• _練習問題_
A) 風変わりな名前の政党を紹介する本文のうち、「1. 銃と麻薬党(アメリカ)」を含む語句から始め、「Kétfarkú Kutya Párt)は、2006年にグレゴリー・スミスと言う男によって設立されたジョーク政党。」で終わる部分を一字一句違えずに書き写してください。
B) 風変わりな名前の政党を紹介する本文の続きを、最後の文の後から書き進めてください。

• _本文抜粋_
+ + + + + + +
なんだその名前?ふざけてんの?
生活の党に山本太郎が合流して「生活の党と山本太郎となかまたち」という政党が出来た時、みんな「は?ふざけてんの?」と思ったに違いない。
ただ振り返ってみると「支持政党なし」という詐欺みたいな名前の政党もあったし、
日本UFO党とか、日本愛酢党とか、雑民党とか、個性的というより若干ふざけてる名前の政党もあったし、
今回リストアップする世界の政党と比べたら「生活の党と〜」はまだマシなほうかもしれません。
1. 銃と麻薬党(アメリカ)
銃と麻薬を合法に!あとダチョウにも人権を
銃と麻薬党(The Guns And Dope Party)は、ロバート・アントン・ウィルソンという男が設立した党で、「政府はなくし、全ての人が自分自身の政府になるべきだ」という無政府主義を掲げています。
彼らの主なマニフェストは以下の通り。
- 望む人には誰でも銃を与えよ
- 望む人には誰でも麻薬を与えよ
- ダチョウにも人と同じ権利を与えよ
なんでダチョウかというと、党首のウィルソンが「オルガ・ストゥルーシオ」という名前のダチョウを「師匠」「精神指導者」として仰いでいるからです。
上記の党のPRビデオにも、やたらダチョウの写真が登場します。
2. 二尾の犬党(ハンガリー)
候補者全員がイシュトバーン・ナジという名前
二尾の犬党(Magyar Kétfarkú Kutya Párt)は、2006年にグレゴリー・スミスと言う男によって設立されたジョーク政党。
二尾の犬党所属で出馬する者は、全て「イシュトバーン・ナジ」という名前で登録せねばなりません。これは日本で言うと「山田太郎」とか「田中一郎」みたいな意味です。
マニフェストとしては、不老不死、世界平和、労働週1日、1日2回の日の出、重力低下、そしてビール無料と減税を訴えています。
どれも実現困難、というか無理なものばかりですね。
ジョーク政党ですが実際に候補者を擁立をして出馬しようとしましたが、政党要件を満たせずに選挙管理委員会に拒否されてしまいました。
+ + + + + + +
• _データ一覧_
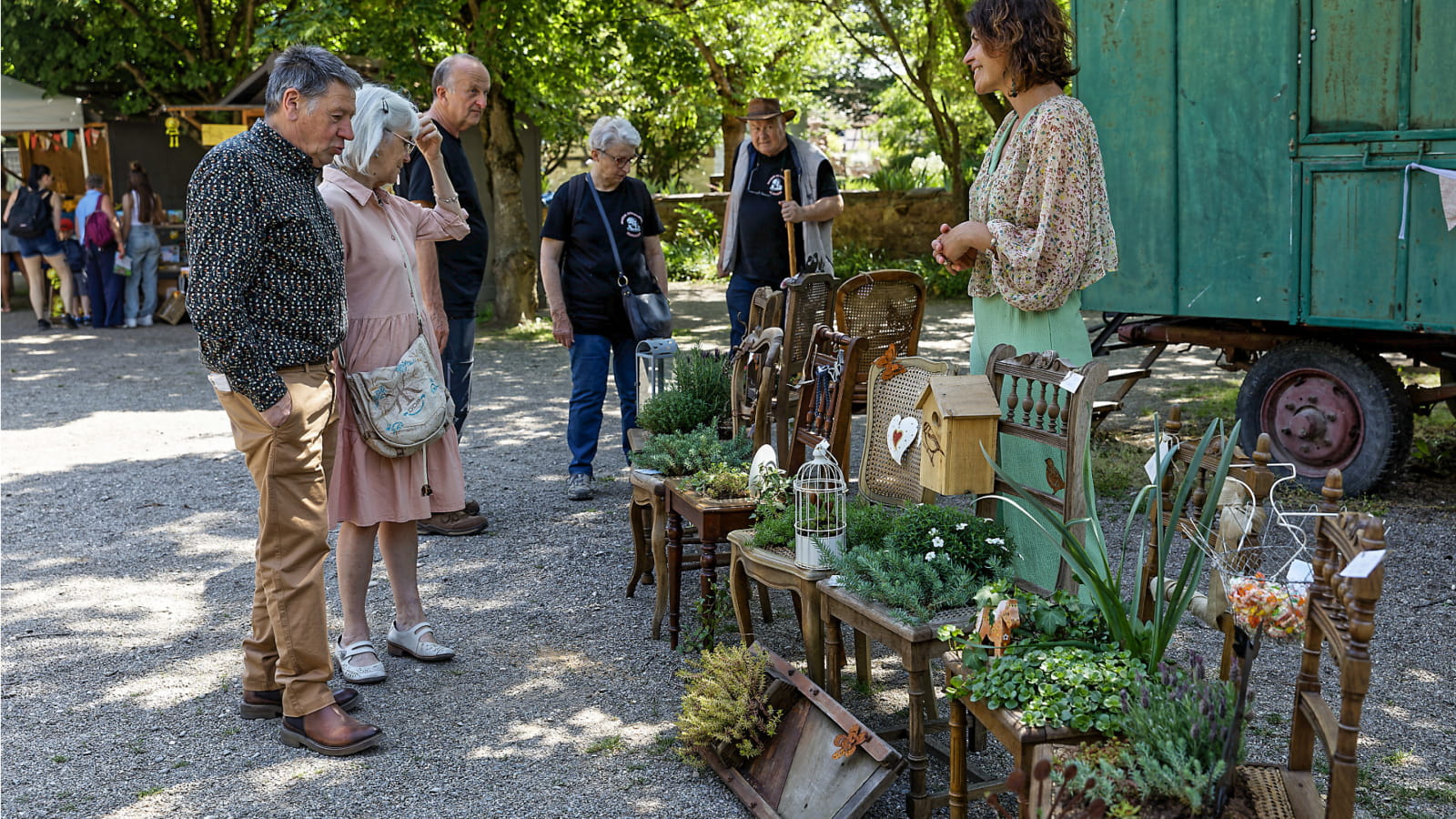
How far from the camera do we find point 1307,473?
6.36 metres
+ + + + + + +
• _最終解答_
A)
1. 銃と麻薬党(アメリカ)
銃と麻薬を合法に!あとダチョウにも人権を
銃と麻薬党(The Guns And Dope Party)は、ロバート・アントン・ウィルソンという男が設立した党で、「政府はなくし、全ての人が自分自身の政府になるべきだ」という無政府主義を掲げています。
彼らの主なマニフェストは以下の通り。
- 望む人には誰でも銃を与えよ
- 望む人には誰でも麻薬を与えよ
- ダチョウにも人と同じ権利を与えよ
なんでダチョウかというと、党首のウィルソンが「オルガ・ストゥルーシオ」という名前のダチョウを「師匠」「精神指導者」として仰いでいるからです。
上記の党のPRビデオにも、やたらダチョウの写真が登場します。
2. 二尾の犬党(ハンガリー)
候補者全員がイシュトバーン・ナジという名前
二尾の犬党(Magyar Kétfarkú Kutya Párt)は、2006年にグレゴリー・スミスと言う男によって設立されたジョーク政党。

B)
3. ビール愛好者党(ポーランド)
反ソ感情を抱く享楽主義者たちの党
ポーランド・ビール愛好者党は、ソ連末期の1990年にポーランドにあった政党で、
国内のビールの消費量をウォッカよりも増やすことを目的として成立されました。当時の反ソ感情が透けて見えますね。
当初の党の活動はパブでダラダラ飲むことでしたが、パブで生活の質の向上や自由の拡大といった政治的な話をしているうちに、人や金が集まり始めて政治活動に拡大していき、1991年の選挙では下院議会で16席を獲得する中堅政党にまで成長してしまいました。
1992年、党は「大ビール愛好者党」と「小ビール愛好者党」に分裂。やがて党名を変えたり分裂を繰り返し、消滅していきました。
4. ミス・イギリス党(イギリス)
Photo from "Joke political parties of the UK" THE Telegraph
ミス・イギリス・コンテスト出場者しか入党できない党
2008年に設立された党で、入党条件は「過去にミス・イギリス・コンテストに出場したことがあるか」。とてつもなく高い入党条件ですね…。
党の目的は「ウェストミンスターをセクシーにする」で、
子育てしながら働く女性の子ども手当充実、働く女性の賃上げなどの女性を優遇する法案に加え、英国銀行の休日を作り、その日に国民に「すてきなもの」を鑑賞させる、など独特の政策をぶち上げています。
5. 良心的仕事嫌い連合(デンマーク)
ふざけた公約を掲げた人気政党
正式名称はThe Union Of Conscientiously Work-Shy Elementsといい、1979年にコメディアンのヤコブ・ハウガードによって設立された党。
その政策はマジでふざけてるんですが、1994年にはデンマーク議会に1議席を獲得するほどの人気政党です。そのふざけた政策の例は以下の通り。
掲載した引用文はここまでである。